Over 500 F-Bombs Fly on "Wolf of Wall Street" -
Which arguably makes it the "swearing-est" movie of all time, even comparing it to other profane notables like Casino, and Nil By Mouth, and Alpha Dog. How's about saying "darn," and "shucks"?
"Duck Dynasty" to take on a more serious Evangelistic tone -
With all the silliness gone, they'll now be competing with infomercials and QVC. And they'll be broadcast in the dead of night on OWN.
Fake Facebook likes, Twitter followers, and YouTube views abound -
Creating a host of fake celebrities and jacked-up ratings for wannabes and posers. Even The Spoof has 100,000 spider monkeys trained to click on its stories so we can rival the big guys.
"Humble and to the point, that's Herbie Hancock"
- Said Bill O'Reilly, speaking at the Kennedy Center Awards on Sunday. What a paradox, Mr. O'Reilly, to you, you slippery, silver-tongued, arrogant devil.
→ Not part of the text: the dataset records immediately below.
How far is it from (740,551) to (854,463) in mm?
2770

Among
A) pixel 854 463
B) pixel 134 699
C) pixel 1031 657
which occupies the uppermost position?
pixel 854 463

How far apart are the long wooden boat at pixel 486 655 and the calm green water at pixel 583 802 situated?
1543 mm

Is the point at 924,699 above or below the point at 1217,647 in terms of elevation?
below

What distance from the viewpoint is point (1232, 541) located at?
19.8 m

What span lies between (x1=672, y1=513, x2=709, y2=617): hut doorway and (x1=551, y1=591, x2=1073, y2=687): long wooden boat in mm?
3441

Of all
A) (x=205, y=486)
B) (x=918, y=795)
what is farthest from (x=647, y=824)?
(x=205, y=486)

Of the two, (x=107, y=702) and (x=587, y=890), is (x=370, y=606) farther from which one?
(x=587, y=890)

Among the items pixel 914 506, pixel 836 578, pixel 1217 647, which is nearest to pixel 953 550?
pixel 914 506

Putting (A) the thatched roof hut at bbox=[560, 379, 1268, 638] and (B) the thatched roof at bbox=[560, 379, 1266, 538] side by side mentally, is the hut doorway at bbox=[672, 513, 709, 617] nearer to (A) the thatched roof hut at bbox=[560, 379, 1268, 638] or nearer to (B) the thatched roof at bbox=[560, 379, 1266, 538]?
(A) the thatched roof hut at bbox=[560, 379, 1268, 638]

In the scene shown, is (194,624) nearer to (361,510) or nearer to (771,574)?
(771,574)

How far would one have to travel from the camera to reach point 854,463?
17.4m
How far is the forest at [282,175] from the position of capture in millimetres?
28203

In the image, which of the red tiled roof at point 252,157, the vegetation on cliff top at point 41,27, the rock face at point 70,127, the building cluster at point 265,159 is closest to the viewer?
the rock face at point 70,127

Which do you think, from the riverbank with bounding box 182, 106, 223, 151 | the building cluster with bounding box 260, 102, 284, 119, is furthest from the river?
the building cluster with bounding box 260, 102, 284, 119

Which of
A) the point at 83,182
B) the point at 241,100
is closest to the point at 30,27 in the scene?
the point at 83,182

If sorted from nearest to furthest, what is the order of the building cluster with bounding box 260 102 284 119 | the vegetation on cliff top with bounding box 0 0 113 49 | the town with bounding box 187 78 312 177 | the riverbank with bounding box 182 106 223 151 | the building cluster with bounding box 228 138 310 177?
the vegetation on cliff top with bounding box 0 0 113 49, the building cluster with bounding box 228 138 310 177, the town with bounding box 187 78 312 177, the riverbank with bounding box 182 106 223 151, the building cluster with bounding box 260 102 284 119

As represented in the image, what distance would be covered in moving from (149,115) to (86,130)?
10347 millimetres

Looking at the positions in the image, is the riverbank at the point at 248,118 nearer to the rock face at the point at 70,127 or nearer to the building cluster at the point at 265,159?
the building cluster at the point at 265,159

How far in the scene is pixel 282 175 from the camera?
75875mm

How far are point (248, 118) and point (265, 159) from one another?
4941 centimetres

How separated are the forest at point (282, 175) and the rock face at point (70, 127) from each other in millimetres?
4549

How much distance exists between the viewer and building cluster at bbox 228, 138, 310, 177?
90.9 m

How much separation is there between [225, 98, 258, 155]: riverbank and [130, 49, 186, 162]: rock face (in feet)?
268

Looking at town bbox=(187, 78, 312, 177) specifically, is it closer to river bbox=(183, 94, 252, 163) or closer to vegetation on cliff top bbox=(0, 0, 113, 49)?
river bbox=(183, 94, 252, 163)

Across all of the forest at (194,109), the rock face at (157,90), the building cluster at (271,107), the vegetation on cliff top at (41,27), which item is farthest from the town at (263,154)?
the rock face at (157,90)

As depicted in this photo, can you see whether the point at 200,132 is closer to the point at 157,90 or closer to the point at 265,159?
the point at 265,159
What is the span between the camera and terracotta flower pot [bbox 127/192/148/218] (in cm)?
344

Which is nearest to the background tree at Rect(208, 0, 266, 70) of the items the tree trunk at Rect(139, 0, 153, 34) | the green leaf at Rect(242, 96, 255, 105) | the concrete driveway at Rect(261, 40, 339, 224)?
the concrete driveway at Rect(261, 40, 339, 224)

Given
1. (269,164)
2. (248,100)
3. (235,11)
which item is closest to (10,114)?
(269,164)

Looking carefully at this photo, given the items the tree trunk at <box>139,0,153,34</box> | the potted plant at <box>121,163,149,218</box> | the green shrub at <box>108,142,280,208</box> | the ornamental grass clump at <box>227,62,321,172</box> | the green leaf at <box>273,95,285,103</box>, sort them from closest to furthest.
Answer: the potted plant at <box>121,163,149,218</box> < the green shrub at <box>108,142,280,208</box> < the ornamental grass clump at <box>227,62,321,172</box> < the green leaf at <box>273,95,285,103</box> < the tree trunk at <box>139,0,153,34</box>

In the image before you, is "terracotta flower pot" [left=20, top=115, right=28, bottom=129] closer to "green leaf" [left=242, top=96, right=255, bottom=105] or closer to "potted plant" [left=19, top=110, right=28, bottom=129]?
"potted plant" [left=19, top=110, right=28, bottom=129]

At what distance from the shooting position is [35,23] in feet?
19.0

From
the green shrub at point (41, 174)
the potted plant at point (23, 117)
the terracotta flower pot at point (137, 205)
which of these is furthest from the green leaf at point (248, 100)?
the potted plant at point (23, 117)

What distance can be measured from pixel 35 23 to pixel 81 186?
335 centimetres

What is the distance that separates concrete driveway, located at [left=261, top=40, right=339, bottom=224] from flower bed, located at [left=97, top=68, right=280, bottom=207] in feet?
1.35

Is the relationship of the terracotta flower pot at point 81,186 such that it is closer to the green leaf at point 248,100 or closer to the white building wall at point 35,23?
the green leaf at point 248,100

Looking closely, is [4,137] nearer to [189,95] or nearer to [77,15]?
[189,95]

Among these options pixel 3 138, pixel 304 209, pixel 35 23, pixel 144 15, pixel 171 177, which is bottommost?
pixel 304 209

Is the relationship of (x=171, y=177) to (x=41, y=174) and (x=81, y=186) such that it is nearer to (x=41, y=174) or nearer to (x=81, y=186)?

Everything FOX News says is right out of The Holy Bible -
Says a rabid Tea Partier, counting down the minutes to 2014, adding, And the world's going to end at 3:13 a.m. on January 15th. Jesus told me last night as he was perched on top of my Christmas tree.
Louisiana's Moses Says to Marry 15-Year-Old Girls -
Yeah, long-bearded one, ten minutes with her 15-year-old body will get a good 10 years sliced off a grown man's life. Do the fuzzy math yourself, you backwoods bayou Einstein.
Cuba will eliminate a currency pegged to the dollar -
And the peso to dollar ratio is so low that Cubans will now use cigars and sugar cane as a bartering system. Fidel's former fiddling around finally paid off!!!
"Going to Africa. Hope I don't get AIDS. Just kidding. I'm white!"
Tweeted Justine Sacco, who was IAC's corporate communications director. Her tweet went viral and she's not going to Africa, but to the unemployment line after Duck Dynastying herself. Quack Quack.
The Spoof has the holidays a little out of whack -
We're celebrating New Year's on Dec. 25th and Christmas on Jan. 1. We're in a hurry to party and by the first of the year, we'll all be sober enough to get sort of serious.
Everybody happy, happy, happy
That the Duck Dynasty guys finally made a very serious faux pas. Stick with the silliness, guys, and stay away from social issues.
Miley Cyrus's Christmas card has all concerned -
Keep those hearts on those nipples, Miley, we're not all too drunk to really appreciate them.